Association analysis
Case-control association tests were performed using a linear mixed model as implemented in MMM15. A covariance matrix, R, of a random effects component was included in the model to explicitly account for confounding due to population stratification and cryptic relatedness between individuals. This method has been shown to better control for population stratification than correction for principal components or meta-analyses of matched subgroups of cases and controls48-50. R is a symmetric n×n matrix with each entry representing the relative sharing of alleles between two individuals compared to the average in the sample, and is typically estimated using genome-wide SNP data15. To avoid biases in the estimation of R due to the design of the Immunochip, SNPs were first pruned for LD (r2<0.1). Of the remaining SNPs, we then removed those that lie in the HLA region or have a minor allele frequency<10%. Finally, we excluded SNPs that showed modest association (P<0.005) with PSC in a linear regression model fitting the first 10 principal components as covariates. A total of 17,260 SNPs were used to estimate R.
Due to computational limitations, we estimated the R matrix and performed all association analyses applying R separately for UK (n=9,696) and non-UK (n=19,172) samples, and then combined the results using a fixed-effects (inverse-variance weighting) meta-analysis, as done previously48. This reduced the λGC, estimated using the 2,544 “null” SNPS, from 1.24 to 1.02 (Supplementary Fig. 14), showing excellent control for population stratification. Stepwise conditional regression was used to identify possible independent associations at genome-wide significant loci. SNP×SNP interactions between all pairs of genome-wide significant SNPs were tested using the PLINK --epistasis command. Signal intensity plots of all non-HLA loci with association P-value<5×10−6 were visually inspected using Evoker51. SNPs that clustered poorly were removed (n=798).
Prediction of PSC using IBD SNPs
ORs for Crohn’s disease and ulcerative colitis in 163 IBD-associated SNPs were obtained from Jostins et al.22. We used the R package Mangrove (see URLs) to estimate each individual’s probability of developing PSC among our 3,789 PSC cases and 25,079 controls assuming additive risk (log-additive OR). The performance of our predictor using either Crohn’s disease or ulcerative colitis ORs, was assessed by constructing a ROC curve, showing the proportion of true and false positives at each probability threshold. The AUC was calculated to compare the predictive power of the ulcerative colitis and Crohn’s disease ORs. The DeLong method was used to test if the AUC was significantly greater using ulcerative colitis than Crohn’s disease ORs52.
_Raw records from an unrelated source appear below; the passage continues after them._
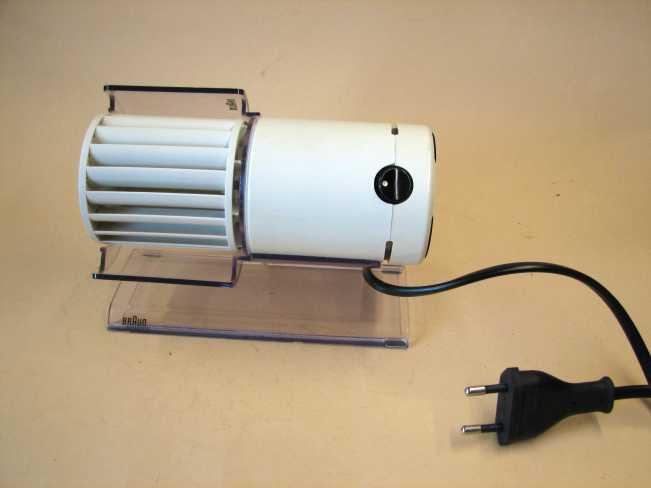Braun hl 70 tischventilator design reinhold weiss j for Design tischventilator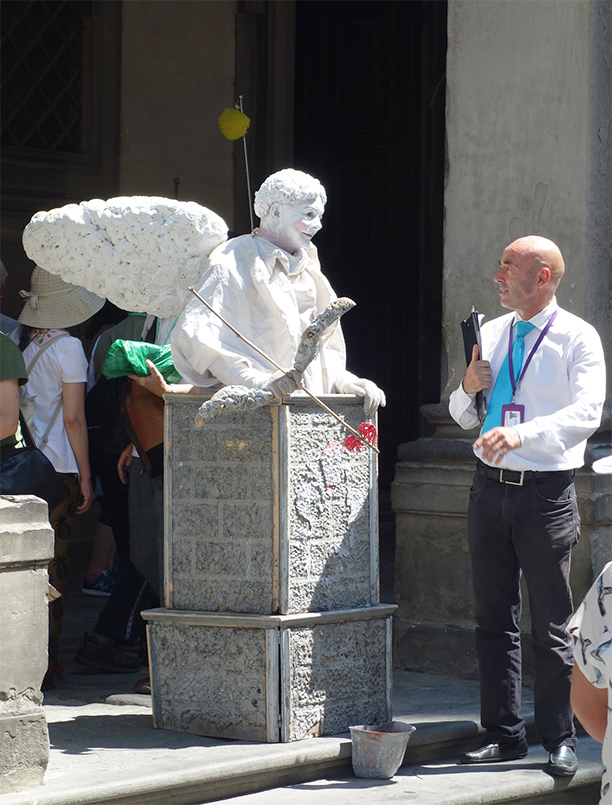 A picture of an Eros street performer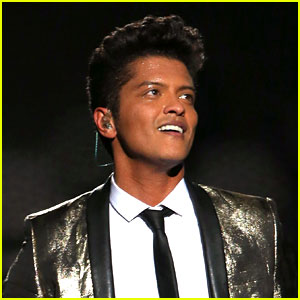 Bruno Mars Confirms Super Bowl 2016 Performance!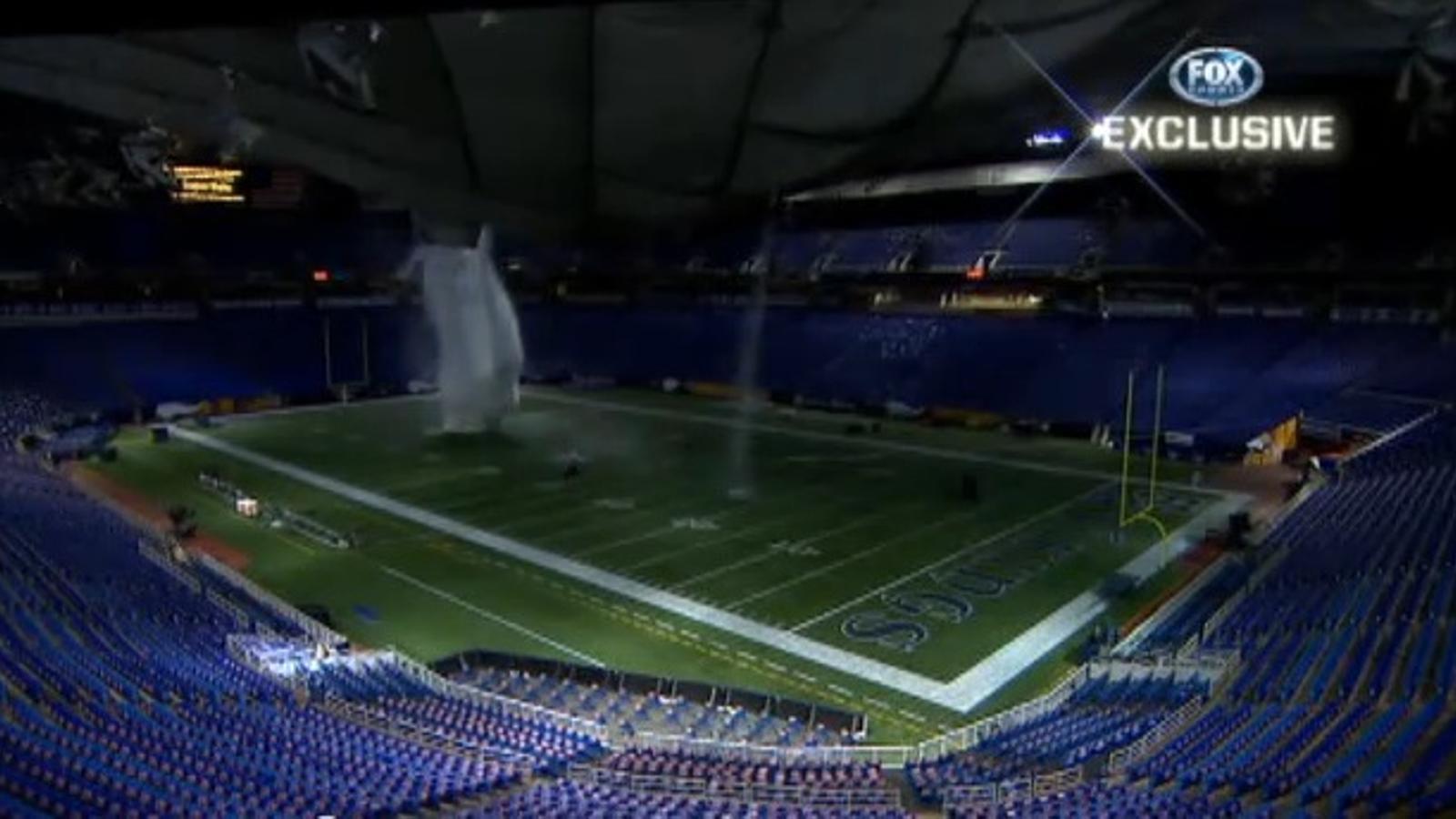 La neu ensorra el sostre de l'estadi Metrodome, a Minneapolis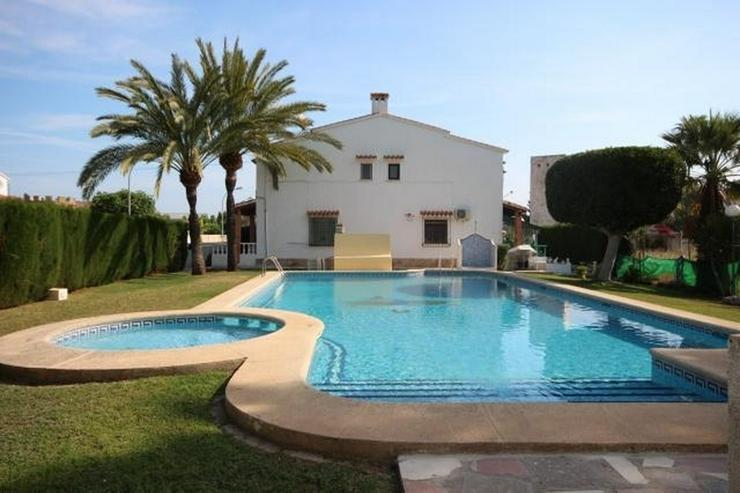 Reihenhaus 200 Meter entfernt von Els Poblets mit 2 Schlafzimmern, Bad, Kamin und Pool. - Haus kaufen - Bild 1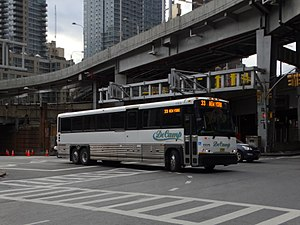 DeCamp Bus Lines - Image: MCI D4500CT Route 33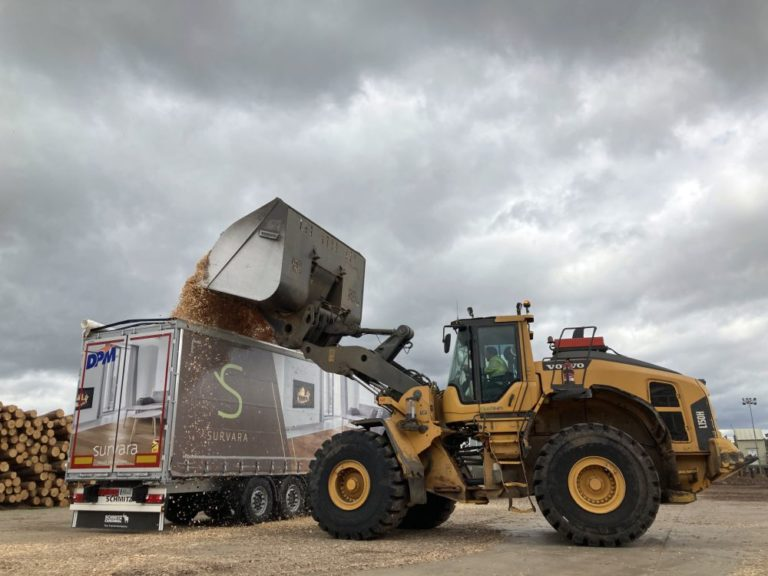 Schmitz Cargobull entrega 15 semirremolques a De Pedro Molinero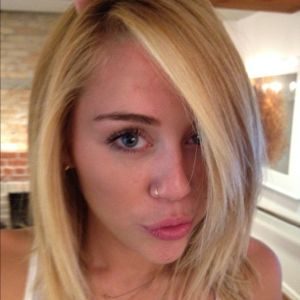 Josie's Juice: Miley Cyrus: platinum blonde hair ...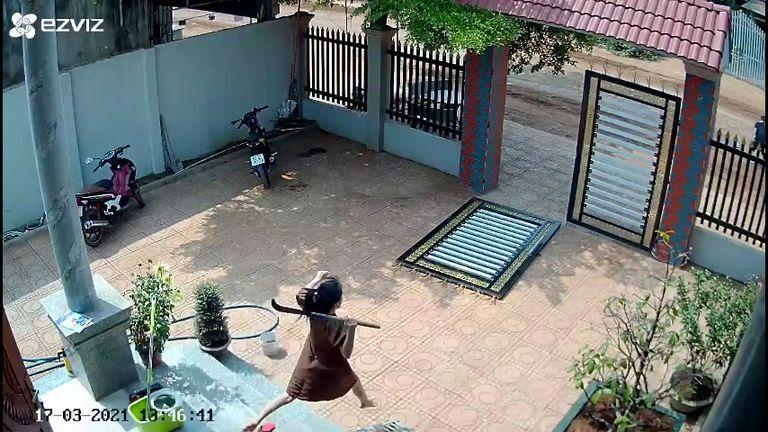 Nhan sắc xinh đẹp của bà bầu cầm rựa xông phi ra cổng giúp chồng đuổi trộm
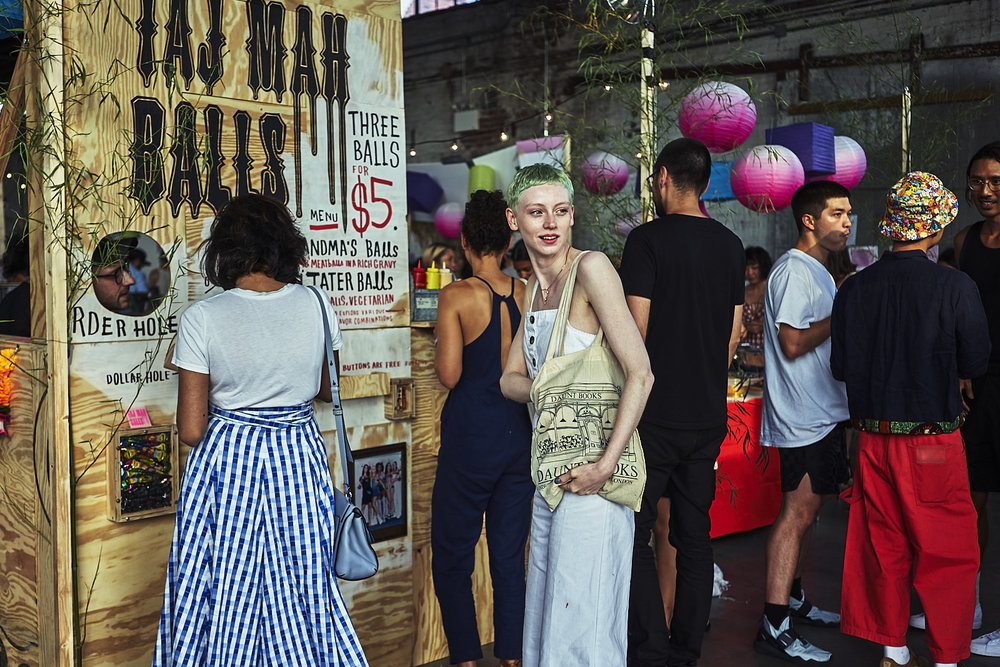 Taj Mah Balls Happy Family Night Market 2018 Photo by An Rong Xu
Functional similarity networks
In functional similarity networks, each edge represents strong functional similarity of two genes based on annotated Gene Ontology terms as determined by the functional similarity measure rfunSim53. The rfunSim similarity values above the recommended cutoff 0.8 were retrieved using the FunSimMat web service54. The resulting networks were visualized and analyzed using Cytoscape55.
To construct PSC-specific networks from functional similarity networks that contained more than one gene per locus (Supplementary Figures 5 and 13), the connectivity of each gene was assessed by computing different topology measures for the corresponding node: (1) degree (number of direct edges to other nodes), (2) shortest path closeness (inverted average shortest path distance to other nodes) and (3) shortest path betweenness (fraction of shortest paths passing through the node). Similarity edges between genes in the same locus and gene nodes that were not contained in the resulting largest connected subnetworks were ignored. The genes were first ranked according to each measure and then assigned the best of the three ranks. The PSC-specific network was generated from the top ranked genes in their respective locus.
Pleiotropy analysis
We included summary statistics from genome-wide association studies in seven PSC-associated diseases (Crohn’s disease, celiac disease, psoriasis, rheumatoid arthritis, sarcoidosis, type 1 diabetes, ulcerative colitis, see Supplementary Table 16). For all diseases we constructed conditional stratified Q-Q plots of empirical quantiles of nominal −log10(P) values for SNP association with PSC for all SNPs (see Supplementary Fig. 10), and for different overlapping subsets of SNPs determined by the significance of their association with the PSC-associated autoimmune disorder (SNP subsets defined as P<1, P<0.1, P<0.01 and P<0.001 in the pleiotropic phenotype, respectively). For a given PSC associated phenotype, ‘enrichment’ for pleiotropic signals in PSC can be observed as an increasing leftward deflection from the expected null line with lower P-value thresholds in the second phenotype (Supplementary Note). The ‘enrichment’ in the stratified Q-Q plots is directly interpretable in terms of the true discovery rate (TDR), equivalent to one minus the FDR56. Specifically, it can be shown that a conservative estimate of FDR can be calculated from the horizontal shift of the Q-Q curve from the expected line x=y, with a larger shift corresponding to a smaller FDR for a given nominal P-value (Supplementary Note). We calculated the conditional TDR as a function of P-value in PSC across a series of P-value thresholds in the pleiotropic trait (Supplementary Fig. 10).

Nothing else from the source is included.